━━ Text excerpt ━━
Response to Herald Review

This is a quick response to a review of my book that appeared in the Herald a couple of days ago. The author, Hasan Karrar, whom I don’t know personally (though he was one of the speakers for the launch at the Lahore Literary Festival earlier this year) does have a couple of generous things to say about the book, suggesting that “for many years to come, it will justifiably become the source of first resort for people trying to understand China-Pakistan relations”. But since it is a considered and extensive review, I thought it was worth addressing some of his points of critique. More importantly, there is an enormous need for additional work in this field, and I’m not sure that his concerns about the book’s omissions and its general approach always steer future researchers – or current readers – in a helpful direction.

The first angle of criticism is that the book’s contemporary focus “can be limiting”, because “working on the present limits archival research”. Unfortunately, for people trying to make sense of the relationship, working on the present is necessary. And even if we held off until the Chinese and Pakistani archives were opened, we would be in for a long wait – both countries are very reluctant to release crucial documents, even from the early years of the relationship, so we must draw on other sources.
━━━
━━ Provided records ━━
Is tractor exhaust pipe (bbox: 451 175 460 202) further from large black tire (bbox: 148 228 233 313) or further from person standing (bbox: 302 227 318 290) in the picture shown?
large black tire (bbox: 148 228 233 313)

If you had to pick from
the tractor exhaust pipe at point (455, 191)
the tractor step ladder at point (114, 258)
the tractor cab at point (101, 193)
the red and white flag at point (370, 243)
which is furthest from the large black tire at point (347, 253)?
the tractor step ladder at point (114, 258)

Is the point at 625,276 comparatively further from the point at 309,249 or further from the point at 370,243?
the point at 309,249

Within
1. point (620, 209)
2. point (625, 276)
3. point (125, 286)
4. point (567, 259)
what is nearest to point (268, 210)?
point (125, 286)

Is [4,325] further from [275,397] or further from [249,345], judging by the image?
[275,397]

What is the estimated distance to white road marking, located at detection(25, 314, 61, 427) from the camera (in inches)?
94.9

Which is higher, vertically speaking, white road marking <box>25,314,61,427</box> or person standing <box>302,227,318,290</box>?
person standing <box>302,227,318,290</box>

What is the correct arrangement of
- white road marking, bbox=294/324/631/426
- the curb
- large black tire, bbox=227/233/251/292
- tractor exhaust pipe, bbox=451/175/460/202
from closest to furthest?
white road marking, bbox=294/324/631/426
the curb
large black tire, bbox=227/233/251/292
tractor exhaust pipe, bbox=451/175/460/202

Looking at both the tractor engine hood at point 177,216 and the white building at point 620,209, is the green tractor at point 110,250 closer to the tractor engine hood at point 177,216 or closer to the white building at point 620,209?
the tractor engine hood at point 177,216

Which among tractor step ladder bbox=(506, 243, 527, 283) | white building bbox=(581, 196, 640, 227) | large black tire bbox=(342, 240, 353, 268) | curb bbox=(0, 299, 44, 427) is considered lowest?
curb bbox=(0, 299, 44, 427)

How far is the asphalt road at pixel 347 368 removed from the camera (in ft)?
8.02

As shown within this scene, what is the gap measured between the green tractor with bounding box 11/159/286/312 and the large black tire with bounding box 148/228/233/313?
━━━
• _To do_:
Reproduce word for word the portion of the response to the Herald review that begins with the words "Response to Herald" and ends with the words "a helpful direction.".

• _Reply_:
Response to Herald Review

This is a quick response to a review of my book that appeared in the Herald a couple of days ago. The author, Hasan Karrar, whom I don’t know personally (though he was one of the speakers for the launch at the Lahore Literary Festival earlier this year) does have a couple of generous things to say about the book, suggesting that “for many years to come, it will justifiably become the source of first resort for people trying to understand China-Pakistan relations”. But since it is a considered and extensive review, I thought it was worth addressing some of his points of critique. More importantly, there is an enormous need for additional work in this field, and I’m not sure that his concerns about the book’s omissions and its general approach always steer future researchers – or current readers – in a helpful direction.